We spent a chunk of time earlier this week talking specifically about management strategies, which was surprisingly intriguing. The problems are no where near simple, but the granularity of the solutions that have been hacked out are astounding: this gear, for this chunk of the year, in this defined area, unless the percent of fish under this length rises above this percent, then the area closes for this many weeks. One of the big fisheries problems is bycatch (catching stuff you don’t want, and often don’t have a license for) and dumping it over the side. Dumping annoys fisheries people because it throws off all their population estimates, but you can’t pay people to bring it back to shore to get counted because then you’re paying to people to catch things you don’t want caught and they’ll start catching more of it to get paid. You can’t make them carry it back without charge, or make it illegal to have bycatch, because then it’s expensive to have made a mistake and you just drive the problem back underground. So there’s several delicate, well if you have so many pounds of fish you don’t have quota for you can sell it to the government at half-price, and that money will fund observers on boats. Or you can lease some of your next year’s quota to cover this current fish. Etc etc.
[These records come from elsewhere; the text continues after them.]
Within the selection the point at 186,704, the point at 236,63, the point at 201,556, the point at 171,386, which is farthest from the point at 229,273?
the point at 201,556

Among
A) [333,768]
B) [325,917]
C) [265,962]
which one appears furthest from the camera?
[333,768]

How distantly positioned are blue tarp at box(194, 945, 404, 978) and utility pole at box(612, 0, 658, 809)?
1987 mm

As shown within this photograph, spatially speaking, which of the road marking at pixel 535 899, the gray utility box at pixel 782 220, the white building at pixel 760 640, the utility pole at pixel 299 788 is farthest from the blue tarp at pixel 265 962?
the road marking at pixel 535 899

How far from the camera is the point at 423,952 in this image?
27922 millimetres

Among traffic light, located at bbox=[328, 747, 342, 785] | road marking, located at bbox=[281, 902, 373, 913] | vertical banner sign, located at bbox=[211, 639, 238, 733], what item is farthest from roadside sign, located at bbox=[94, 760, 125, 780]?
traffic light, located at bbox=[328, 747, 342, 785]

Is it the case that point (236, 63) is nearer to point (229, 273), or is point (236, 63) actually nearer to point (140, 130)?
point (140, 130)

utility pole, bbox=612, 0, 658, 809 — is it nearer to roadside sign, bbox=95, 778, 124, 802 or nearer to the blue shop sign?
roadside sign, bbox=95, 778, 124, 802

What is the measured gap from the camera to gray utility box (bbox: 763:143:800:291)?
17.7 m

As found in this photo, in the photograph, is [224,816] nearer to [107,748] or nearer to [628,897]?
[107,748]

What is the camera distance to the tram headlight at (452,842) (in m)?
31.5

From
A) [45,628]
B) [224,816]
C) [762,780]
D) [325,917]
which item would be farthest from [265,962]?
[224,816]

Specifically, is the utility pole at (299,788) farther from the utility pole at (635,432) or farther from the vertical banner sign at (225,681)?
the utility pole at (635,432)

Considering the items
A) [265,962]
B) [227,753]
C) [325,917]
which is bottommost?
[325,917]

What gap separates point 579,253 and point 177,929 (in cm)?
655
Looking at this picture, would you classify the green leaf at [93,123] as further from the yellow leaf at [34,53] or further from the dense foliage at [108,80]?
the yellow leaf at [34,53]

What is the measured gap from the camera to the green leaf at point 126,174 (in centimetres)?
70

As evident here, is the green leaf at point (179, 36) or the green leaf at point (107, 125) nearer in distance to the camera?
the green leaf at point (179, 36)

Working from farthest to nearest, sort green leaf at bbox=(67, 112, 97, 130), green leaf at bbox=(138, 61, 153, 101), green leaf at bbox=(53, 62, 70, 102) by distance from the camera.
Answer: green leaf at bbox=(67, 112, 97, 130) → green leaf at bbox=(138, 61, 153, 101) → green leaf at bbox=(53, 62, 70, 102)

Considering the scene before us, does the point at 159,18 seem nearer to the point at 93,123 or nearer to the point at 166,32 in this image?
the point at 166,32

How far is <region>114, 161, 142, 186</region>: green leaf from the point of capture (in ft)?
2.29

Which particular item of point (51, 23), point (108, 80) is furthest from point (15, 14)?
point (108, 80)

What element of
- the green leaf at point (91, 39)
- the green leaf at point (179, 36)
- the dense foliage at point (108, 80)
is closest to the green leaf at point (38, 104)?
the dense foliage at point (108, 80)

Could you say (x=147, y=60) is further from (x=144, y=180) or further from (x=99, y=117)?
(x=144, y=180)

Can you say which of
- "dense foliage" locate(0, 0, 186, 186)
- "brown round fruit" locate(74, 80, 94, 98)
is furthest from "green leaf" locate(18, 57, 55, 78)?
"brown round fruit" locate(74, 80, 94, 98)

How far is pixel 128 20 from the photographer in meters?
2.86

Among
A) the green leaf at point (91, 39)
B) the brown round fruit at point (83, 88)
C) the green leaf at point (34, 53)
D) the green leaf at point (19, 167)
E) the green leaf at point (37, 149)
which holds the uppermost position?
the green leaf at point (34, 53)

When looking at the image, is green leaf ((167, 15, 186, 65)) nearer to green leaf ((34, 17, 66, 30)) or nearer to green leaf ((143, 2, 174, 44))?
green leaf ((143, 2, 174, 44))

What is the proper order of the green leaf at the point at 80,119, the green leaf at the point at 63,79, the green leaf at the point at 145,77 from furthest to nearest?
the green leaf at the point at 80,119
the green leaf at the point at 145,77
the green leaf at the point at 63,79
They are trying to manage so many competing problems, it’s actually kind of heartening to see that solutions exist at all, never mind that they mostly work.
It is very nearly light in the mornings these days on the way to school, and I’m not sure I approve.
I kinda liked walking to school in dark; it felt quiet and private and restful in way daylight just doesn’t – you can see too much. I am glad to light later in the evenings, but I forgot that light in the mornings on school days also means light in the mornings on weekends, and I woke earlier than I meant to because there was any light at all in my bedroom. I can’t remember what I did last semester (it might have been just sleep curled in a weird ball or draping a shirt over my eyes, actually) but I’ve decided to make myself some curtains.
I spent a Very long time in the store turning and flipping and turning this fabric over and over before deciding the stars were right enough they wouldn’t bug me. In my defense, it’s actually a comforter cover and was initially inside out, which threw me for an entire loop (who fucks up so bad they print the Big Dipper backwards???), and also it doesn’t repeat as a whole pattern but as tilings of individual constellations with half rotations. It’s a little strange, but I’m having a good time with a sewing project again. If I’m feeling inspired I might make the mouse a little cape. Also somewhat depends on how long my final project about lobster fisheries takes me; we have returned to form and are once again reading a ton of scientific papers. I nearly missed it.
I’m still having a good time, and it feels only slightly ironic that I made fish chowder for dinner last night, but what are you going to do. It was up next in dinner rota, and it tastes very good with fish this fresh.